## ENTRIES PROVIDED

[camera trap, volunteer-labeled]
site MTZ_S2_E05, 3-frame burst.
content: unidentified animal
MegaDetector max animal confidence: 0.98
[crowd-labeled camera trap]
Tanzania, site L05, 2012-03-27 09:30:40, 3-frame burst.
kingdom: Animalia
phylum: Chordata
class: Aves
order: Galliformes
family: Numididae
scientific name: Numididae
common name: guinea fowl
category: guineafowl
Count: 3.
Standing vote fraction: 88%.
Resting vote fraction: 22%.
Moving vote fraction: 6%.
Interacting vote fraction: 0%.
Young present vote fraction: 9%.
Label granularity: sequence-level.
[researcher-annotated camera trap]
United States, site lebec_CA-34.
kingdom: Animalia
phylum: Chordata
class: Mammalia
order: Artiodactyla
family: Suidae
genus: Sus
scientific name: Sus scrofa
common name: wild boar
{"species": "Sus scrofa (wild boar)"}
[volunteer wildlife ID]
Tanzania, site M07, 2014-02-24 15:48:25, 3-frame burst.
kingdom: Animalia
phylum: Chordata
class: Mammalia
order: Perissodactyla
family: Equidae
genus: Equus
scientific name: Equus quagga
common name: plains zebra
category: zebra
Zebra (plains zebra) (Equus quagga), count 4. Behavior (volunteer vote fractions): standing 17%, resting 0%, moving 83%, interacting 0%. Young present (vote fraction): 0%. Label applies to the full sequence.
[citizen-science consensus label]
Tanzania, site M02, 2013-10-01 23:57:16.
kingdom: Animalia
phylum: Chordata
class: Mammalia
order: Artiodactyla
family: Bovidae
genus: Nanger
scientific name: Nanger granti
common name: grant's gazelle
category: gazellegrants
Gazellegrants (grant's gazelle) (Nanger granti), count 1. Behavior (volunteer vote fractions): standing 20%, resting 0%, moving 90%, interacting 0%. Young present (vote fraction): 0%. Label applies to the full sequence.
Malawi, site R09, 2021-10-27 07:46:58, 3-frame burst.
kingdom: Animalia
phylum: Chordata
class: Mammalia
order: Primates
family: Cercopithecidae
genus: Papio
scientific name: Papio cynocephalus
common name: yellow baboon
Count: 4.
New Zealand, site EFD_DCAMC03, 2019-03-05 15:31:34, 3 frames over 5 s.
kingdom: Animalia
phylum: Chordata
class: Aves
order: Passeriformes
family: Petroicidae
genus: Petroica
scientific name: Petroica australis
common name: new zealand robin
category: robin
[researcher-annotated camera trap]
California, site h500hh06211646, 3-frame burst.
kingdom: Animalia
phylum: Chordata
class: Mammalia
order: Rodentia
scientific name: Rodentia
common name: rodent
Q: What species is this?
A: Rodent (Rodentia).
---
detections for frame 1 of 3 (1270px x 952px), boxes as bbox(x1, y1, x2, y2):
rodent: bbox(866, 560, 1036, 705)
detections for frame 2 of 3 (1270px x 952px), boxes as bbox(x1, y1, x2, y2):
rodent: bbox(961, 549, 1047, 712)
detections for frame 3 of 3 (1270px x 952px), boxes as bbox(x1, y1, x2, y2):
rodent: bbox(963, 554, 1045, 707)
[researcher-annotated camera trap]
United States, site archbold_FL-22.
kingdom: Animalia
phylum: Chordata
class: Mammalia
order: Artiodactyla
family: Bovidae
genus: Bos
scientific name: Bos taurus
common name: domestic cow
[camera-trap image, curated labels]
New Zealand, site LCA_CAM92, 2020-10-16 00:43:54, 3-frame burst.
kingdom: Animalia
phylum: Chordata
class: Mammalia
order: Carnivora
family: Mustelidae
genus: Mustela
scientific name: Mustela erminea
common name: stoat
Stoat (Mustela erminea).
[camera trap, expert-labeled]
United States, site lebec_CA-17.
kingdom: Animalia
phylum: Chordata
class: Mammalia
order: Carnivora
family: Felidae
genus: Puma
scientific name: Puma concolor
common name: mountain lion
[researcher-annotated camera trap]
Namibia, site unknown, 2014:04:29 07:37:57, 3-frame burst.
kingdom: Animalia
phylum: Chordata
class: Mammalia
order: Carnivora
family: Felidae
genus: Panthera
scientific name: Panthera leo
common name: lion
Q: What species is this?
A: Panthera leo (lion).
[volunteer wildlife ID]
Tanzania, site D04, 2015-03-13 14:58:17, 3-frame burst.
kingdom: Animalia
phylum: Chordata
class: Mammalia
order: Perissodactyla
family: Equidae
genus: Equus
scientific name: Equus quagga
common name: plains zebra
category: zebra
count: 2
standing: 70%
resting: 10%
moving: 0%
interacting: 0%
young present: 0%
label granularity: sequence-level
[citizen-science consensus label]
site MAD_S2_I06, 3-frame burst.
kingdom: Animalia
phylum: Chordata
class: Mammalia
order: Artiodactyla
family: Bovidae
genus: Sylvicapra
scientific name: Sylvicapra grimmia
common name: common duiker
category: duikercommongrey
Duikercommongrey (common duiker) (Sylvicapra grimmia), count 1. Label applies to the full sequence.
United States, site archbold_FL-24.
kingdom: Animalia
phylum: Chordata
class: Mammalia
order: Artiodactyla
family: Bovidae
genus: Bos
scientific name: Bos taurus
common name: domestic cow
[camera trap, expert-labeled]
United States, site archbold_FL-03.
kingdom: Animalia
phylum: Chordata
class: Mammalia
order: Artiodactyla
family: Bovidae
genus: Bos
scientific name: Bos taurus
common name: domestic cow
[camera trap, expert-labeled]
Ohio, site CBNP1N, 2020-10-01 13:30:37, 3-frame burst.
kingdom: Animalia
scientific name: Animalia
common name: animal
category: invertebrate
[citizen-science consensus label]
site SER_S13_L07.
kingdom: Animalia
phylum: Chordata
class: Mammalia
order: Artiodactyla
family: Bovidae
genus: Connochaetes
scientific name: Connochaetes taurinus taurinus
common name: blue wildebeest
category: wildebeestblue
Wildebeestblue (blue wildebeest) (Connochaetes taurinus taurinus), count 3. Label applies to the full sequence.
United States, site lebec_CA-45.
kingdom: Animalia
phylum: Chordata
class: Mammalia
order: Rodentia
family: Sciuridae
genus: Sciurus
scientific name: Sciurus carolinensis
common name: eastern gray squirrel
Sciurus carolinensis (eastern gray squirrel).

## YOUR TASK
Every entry in the listing above is to be repeated verbatim.

## ANSWER SECTION
[camera trap, volunteer-labeled]
site MTZ_S2_E05, 3-frame burst.
content: unidentified animal
MegaDetector max animal confidence: 0.98
[crowd-labeled camera trap]
Tanzania, site L05, 2012-03-27 09:30:40, 3-frame burst.
kingdom: Animalia
phylum: Chordata
class: Aves
order: Galliformes
family: Numididae
scientific name: Numididae
common name: guinea fowl
category: guineafowl
Count: 3.
Standing vote fraction: 88%.
Resting vote fraction: 22%.
Moving vote fraction: 6%.
Interacting vote fraction: 0%.
Young present vote fraction: 9%.
Label granularity: sequence-level.
[researcher-annotated camera trap]
United States, site lebec_CA-34.
kingdom: Animalia
phylum: Chordata
class: Mammalia
order: Artiodactyla
family: Suidae
genus: Sus
scientific name: Sus scrofa
common name: wild boar
{"species": "Sus scrofa (wild boar)"}
[volunteer wildlife ID]
Tanzania, site M07, 2014-02-24 15:48:25, 3-frame burst.
kingdom: Animalia
phylum: Chordata
class: Mammalia
order: Perissodactyla
family: Equidae
genus: Equus
scientific name: Equus quagga
common name: plains zebra
category: zebra
Zebra (plains zebra) (Equus quagga), count 4. Behavior (volunteer vote fractions): standing 17%, resting 0%, moving 83%, interacting 0%. Young present (vote fraction): 0%. Label applies to the full sequence.
[citizen-science consensus label]
Tanzania, site M02, 2013-10-01 23:57:16.
kingdom: Animalia
phylum: Chordata
class: Mammalia
order: Artiodactyla
family: Bovidae
genus: Nanger
scientific name: Nanger granti
common name: grant's gazelle
category: gazellegrants
Gazellegrants (grant's gazelle) (Nanger granti), count 1. Behavior (volunteer vote fractions): standing 20%, resting 0%, moving 90%, interacting 0%. Young present (vote fraction): 0%. Label applies to the full sequence.
Malawi, site R09, 2021-10-27 07:46:58, 3-frame burst.
kingdom: Animalia
phylum: Chordata
class: Mammalia
order: Primates
family: Cercopithecidae
genus: Papio
scientific name: Papio cynocephalus
common name: yellow baboon
Count: 4.
New Zealand, site EFD_DCAMC03, 2019-03-05 15:31:34, 3 frames over 5 s.
kingdom: Animalia
phylum: Chordata
class: Aves
order: Passeriformes
family: Petroicidae
genus: Petroica
scientific name: Petroica australis
common name: new zealand robin
category: robin
[researcher-annotated camera trap]
California, site h500hh06211646, 3-frame burst.
kingdom: Animalia
phylum: Chordata
class: Mammalia
order: Rodentia
scientific name: Rodentia
common name: rodent
Q: What species is this?
A: Rodent (Rodentia).
---
detections for frame 1 of 3 (1270px x 952px), boxes as bbox(x1, y1, x2, y2):
rodent: bbox(866, 560, 1036, 705)
detections for frame 2 of 3 (1270px x 952px), boxes as bbox(x1, y1, x2, y2):
rodent: bbox(961, 549, 1047, 712)
detections for frame 3 of 3 (1270px x 952px), boxes as bbox(x1, y1, x2, y2):
rodent: bbox(963, 554, 1045, 707)
[researcher-annotated camera trap]
United States, site archbold_FL-22.
kingdom: Animalia
phylum: Chordata
class: Mammalia
order: Artiodactyla
family: Bovidae
genus: Bos
scientific name: Bos taurus
common name: domestic cow
[camera-trap image, curated labels]
New Zealand, site LCA_CAM92, 2020-10-16 00:43:54, 3-frame burst.
kingdom: Animalia
phylum: Chordata
class: Mammalia
order: Carnivora
family: Mustelidae
genus: Mustela
scientific name: Mustela erminea
common name: stoat
Stoat (Mustela erminea).
[camera trap, expert-labeled]
United States, site lebec_CA-17.
kingdom: Animalia
phylum: Chordata
class: Mammalia
order: Carnivora
family: Felidae
genus: Puma
scientific name: Puma concolor
common name: mountain lion
[researcher-annotated camera trap]
Namibia, site unknown, 2014:04:29 07:37:57, 3-frame burst.
kingdom: Animalia
phylum: Chordata
class: Mammalia
order: Carnivora
family: Felidae
genus: Panthera
scientific name: Panthera leo
common name: lion
Q: What species is this?
A: Panthera leo (lion).
[volunteer wildlife ID]
Tanzania, site D04, 2015-03-13 14:58:17, 3-frame burst.
kingdom: Animalia
phylum: Chordata
class: Mammalia
order: Perissodactyla
family: Equidae
genus: Equus
scientific name: Equus quagga
common name: plains zebra
category: zebra
count: 2
standing: 70%
resting: 10%
moving: 0%
interacting: 0%
young present: 0%
label granularity: sequence-level
[citizen-science consensus label]
site MAD_S2_I06, 3-frame burst.
kingdom: Animalia
phylum: Chordata
class: Mammalia
order: Artiodactyla
family: Bovidae
genus: Sylvicapra
scientific name: Sylvicapra grimmia
common name: common duiker
category: duikercommongrey
Duikercommongrey (common duiker) (Sylvicapra grimmia), count 1. Label applies to the full sequence.
United States, site archbold_FL-24.
kingdom: Animalia
phylum: Chordata
class: Mammalia
order: Artiodactyla
family: Bovidae
genus: Bos
scientific name: Bos taurus
common name: domestic cow
[camera trap, expert-labeled]
United States, site archbold_FL-03.
kingdom: Animalia
phylum: Chordata
class: Mammalia
order: Artiodactyla
family: Bovidae
genus: Bos
scientific name: Bos taurus
common name: domestic cow
[camera trap, expert-labeled]
Ohio, site CBNP1N, 2020-10-01 13:30:37, 3-frame burst.
kingdom: Animalia
scientific name: Animalia
common name: animal
category: invertebrate
[citizen-science consensus label]
site SER_S13_L07.
kingdom: Animalia
phylum: Chordata
class: Mammalia
order: Artiodactyla
family: Bovidae
genus: Connochaetes
scientific name: Connochaetes taurinus taurinus
common name: blue wildebeest
category: wildebeestblue
Wildebeestblue (blue wildebeest) (Connochaetes taurinus taurinus), count 3. Label applies to the full sequence.
United States, site lebec_CA-45.
kingdom: Animalia
phylum: Chordata
class: Mammalia
order: Rodentia
family: Sciuridae
genus: Sciurus
scientific name: Sciurus carolinensis
common name: eastern gray squirrel
Sciurus carolinensis (eastern gray squirrel).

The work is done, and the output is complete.